Gejalanya Mirip Masuk Angin, Kenali Tanda Kanker Ovarium Sebelum Terlambat

Ilustrasi seorang wanita yang terbaring lemas.
Sumber :
  • https://www.pexels.com/photo/woman-in-white-and-black-polka-dot-hijab-sitting-on-sofa-6436248/

Kesehatan, VIVA Bali – Di balik wajah perempuan yang tampak sehat, bisa saja tersembunyi ancaman yang nyaris tak terdengar, kanker ovarium merupakan kanker ginekologi yang paling mematikan, kini menjadi perhatian serius dunia medis. Dengan gejala awal yang sangat samar, penyakit ini sering kali baru terdeteksi saat sudah berada di stadium lanjut.

Dr. Muhammad Yusuf, Sp.OG (K) Onk, dokter spesialis Obstetri dan Ginekologi Konsultan Onkologi, menyebut bahwa mayoritas pasien kanker ovarium baru menyadari keberadaan penyakitnya saat sudah berada di stadium 3 atau 4.

“Gejala awal kanker ovarium sangat tidak spesifik. Karena itu banyak pasien terlambat datang ke dokter dan akhirnya harus menjalani operasi besar serta kemoterapi,” ungkapnya dalam diskusi kesehatan di Jakarta, Kamis, 24 Juli 2025, dikutip dari Antara.

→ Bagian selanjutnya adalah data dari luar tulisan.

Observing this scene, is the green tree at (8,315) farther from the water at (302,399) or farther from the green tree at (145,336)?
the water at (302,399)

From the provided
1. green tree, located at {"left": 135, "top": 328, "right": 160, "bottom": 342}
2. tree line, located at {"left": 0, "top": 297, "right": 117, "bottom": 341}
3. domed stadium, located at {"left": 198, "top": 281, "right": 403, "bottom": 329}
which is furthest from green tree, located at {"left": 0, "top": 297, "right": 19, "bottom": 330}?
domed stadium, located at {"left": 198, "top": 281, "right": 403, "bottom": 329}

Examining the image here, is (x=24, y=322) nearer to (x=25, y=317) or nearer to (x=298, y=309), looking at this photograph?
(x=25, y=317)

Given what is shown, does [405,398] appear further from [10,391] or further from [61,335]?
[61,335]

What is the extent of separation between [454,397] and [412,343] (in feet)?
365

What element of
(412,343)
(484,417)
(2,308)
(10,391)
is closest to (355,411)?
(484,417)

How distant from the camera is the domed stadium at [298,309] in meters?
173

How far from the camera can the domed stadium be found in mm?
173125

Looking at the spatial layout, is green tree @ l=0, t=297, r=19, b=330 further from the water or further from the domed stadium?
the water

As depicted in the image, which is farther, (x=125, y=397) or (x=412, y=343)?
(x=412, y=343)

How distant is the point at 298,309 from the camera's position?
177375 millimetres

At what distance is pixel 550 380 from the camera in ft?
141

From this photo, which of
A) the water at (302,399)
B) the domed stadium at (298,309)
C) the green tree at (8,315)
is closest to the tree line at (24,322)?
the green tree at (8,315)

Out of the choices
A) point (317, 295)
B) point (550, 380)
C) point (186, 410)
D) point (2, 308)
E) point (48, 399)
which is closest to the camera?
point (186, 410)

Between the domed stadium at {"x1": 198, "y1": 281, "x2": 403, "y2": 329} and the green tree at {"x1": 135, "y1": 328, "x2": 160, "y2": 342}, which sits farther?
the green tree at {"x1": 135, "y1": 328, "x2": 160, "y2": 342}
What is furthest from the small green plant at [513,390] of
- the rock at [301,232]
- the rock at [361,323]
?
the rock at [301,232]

Menurut data World Cancer Research Fund, Indonesia termasuk dalam 10 negara dengan kasus kanker ovarium tertinggi di dunia, mencatat sekitar 15.130 kasus baru setiap tahunnya. Jumlah yang tinggi ini menunjukkan bahwa deteksi dini masih menjadi tantangan besar bagi masyarakat Indonesia.

Kondisi ini mendorong pentingnya peran berbagai pihak termasuk masyarakat, tenaga kesehatan, hingga pembuat kebijakan untuk meningkatkan kesadaran dan edukasi terkait kanker ovarium.

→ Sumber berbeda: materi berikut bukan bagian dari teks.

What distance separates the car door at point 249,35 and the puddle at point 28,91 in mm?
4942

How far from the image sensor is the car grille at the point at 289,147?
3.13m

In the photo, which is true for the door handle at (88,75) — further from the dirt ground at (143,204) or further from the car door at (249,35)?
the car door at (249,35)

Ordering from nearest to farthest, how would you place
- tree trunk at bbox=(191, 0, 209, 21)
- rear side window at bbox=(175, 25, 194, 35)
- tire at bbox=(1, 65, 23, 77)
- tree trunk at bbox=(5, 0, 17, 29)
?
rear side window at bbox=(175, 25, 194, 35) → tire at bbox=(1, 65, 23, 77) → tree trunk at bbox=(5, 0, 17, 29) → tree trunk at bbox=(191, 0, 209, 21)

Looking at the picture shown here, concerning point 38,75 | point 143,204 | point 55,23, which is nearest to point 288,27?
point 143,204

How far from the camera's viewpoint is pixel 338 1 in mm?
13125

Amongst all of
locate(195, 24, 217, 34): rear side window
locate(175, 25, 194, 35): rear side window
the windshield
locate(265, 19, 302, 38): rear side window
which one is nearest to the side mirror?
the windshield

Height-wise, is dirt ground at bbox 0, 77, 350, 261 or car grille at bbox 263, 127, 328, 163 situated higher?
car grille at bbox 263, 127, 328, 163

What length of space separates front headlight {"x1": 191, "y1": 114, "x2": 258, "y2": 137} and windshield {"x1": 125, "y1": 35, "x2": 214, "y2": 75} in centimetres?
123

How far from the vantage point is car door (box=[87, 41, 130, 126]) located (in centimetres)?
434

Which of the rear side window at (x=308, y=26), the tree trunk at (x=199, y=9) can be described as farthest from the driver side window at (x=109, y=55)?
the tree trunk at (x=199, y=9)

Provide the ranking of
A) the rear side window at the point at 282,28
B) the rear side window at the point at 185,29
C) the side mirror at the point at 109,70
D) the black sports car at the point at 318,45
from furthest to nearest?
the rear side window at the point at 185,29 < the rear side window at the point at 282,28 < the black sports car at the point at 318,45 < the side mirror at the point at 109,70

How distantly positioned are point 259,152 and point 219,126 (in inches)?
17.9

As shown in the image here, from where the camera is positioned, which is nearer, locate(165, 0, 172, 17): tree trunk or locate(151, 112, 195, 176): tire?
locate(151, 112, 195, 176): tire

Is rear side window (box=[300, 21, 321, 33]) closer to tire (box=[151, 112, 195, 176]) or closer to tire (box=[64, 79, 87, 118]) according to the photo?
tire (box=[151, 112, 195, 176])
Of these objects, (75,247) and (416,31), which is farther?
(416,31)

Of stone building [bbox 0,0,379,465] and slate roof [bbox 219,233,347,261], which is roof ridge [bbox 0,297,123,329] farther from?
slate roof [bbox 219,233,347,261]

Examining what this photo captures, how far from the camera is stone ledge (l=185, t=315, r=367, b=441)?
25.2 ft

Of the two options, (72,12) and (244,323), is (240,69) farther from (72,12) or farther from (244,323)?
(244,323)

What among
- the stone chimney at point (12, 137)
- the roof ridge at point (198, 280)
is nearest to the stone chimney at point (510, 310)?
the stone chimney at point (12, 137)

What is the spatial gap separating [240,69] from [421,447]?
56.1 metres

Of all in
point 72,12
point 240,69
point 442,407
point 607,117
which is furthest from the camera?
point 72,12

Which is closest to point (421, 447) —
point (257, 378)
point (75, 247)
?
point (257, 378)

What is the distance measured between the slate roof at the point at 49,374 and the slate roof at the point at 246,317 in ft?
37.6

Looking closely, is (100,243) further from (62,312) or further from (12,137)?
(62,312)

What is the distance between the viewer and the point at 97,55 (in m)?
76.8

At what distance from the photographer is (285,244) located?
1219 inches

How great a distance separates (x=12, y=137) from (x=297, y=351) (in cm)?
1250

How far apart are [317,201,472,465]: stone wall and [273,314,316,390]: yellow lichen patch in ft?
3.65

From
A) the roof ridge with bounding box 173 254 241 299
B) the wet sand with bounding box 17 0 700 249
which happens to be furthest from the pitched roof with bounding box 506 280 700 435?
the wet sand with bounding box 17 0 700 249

Salah satu tantangan terbesar dalam penanganan kanker ovarium adalah tingkat kekambuhan yang sangat tinggi. Menurut dr. Yusuf, hingga 70 persen pasien mengalami kekambuhan dalam tiga tahun pertama, meski telah menjalani kemoterapi awal.

Pada kanker ovarium stadium lanjut, pasien harus menjalani operasi besar yang mencakup pengangkatan satu atau kedua ovarium, tuba falopi, rahim, hingga seluruh jaringan kanker yang terlihat. Setelah itu, kemoterapi tetap dibutuhkan untuk membunuh sel kanker yang tidak kasatmata.

Namun, jika kanker kambuh, masa remisi (bebas dari kanker) biasanya menjadi lebih singkat, dan risiko kematian meningkat drastis.

Meski demikian, dunia medis terus berkembang. Kini, tersedia perawatan terpersonalisasi dan terapi target yang dapat diberikan pascaoperasi dan kemoterapi, tergantung pada hasil pemeriksaan pasien.

Dr. Freddy, Direktur Medis AstraZeneca Indonesia, menyatakan bahwa pendekatan ini dapat memberikan peluang hidup yang lebih baik bagi pasien.

“Menjalani perawatan yang disesuaikan setelah operasi dan kemoterapi adalah langkah penting. Antisipasi terhadap kekambuhan sangat menentukan kualitas hidup jangka panjang,” jelasnya.

Kanker ovarium memang sulit dideteksi sejak dini karena gejalanya mirip dengan masalah pencernaan ringan. Namun, jika Anda mengalami gejala-gejala berikut secara terus-menerus selama beberapa minggu, sebaiknya segera memeriksakan diri ke dokter:

Perut terasa kembung dan membesar

Nyeri di panggul atau perut bagian bawah

Cepat merasa kenyang saat makan

Penurunan berat badan tanpa sebab

Sering buang air kecil

Kanker ovarium bukan hanya tantangan medis, tapi juga sosial. Kurangnya kesadaran, minimnya edukasi, dan stigma terhadap kesehatan reproduksi membuat banyak perempuan Indonesia terlambat mendapatkan bantuan medis.

Jangan tunggu sampai terlambat. Satu langkah kecil untuk peduli pada tubuh sendiri bisa menyelamatkan nyawa.

Deteksi dini, edukasi berkelanjutan, serta dukungan dari keluarga dan lingkungan adalah kunci untuk menekan angka kematian akibat kanker ovarium. Mari sebarkan kesadaran ini, demi kehidupan perempuan Indonesia yang lebih sehat dan lebih kuat.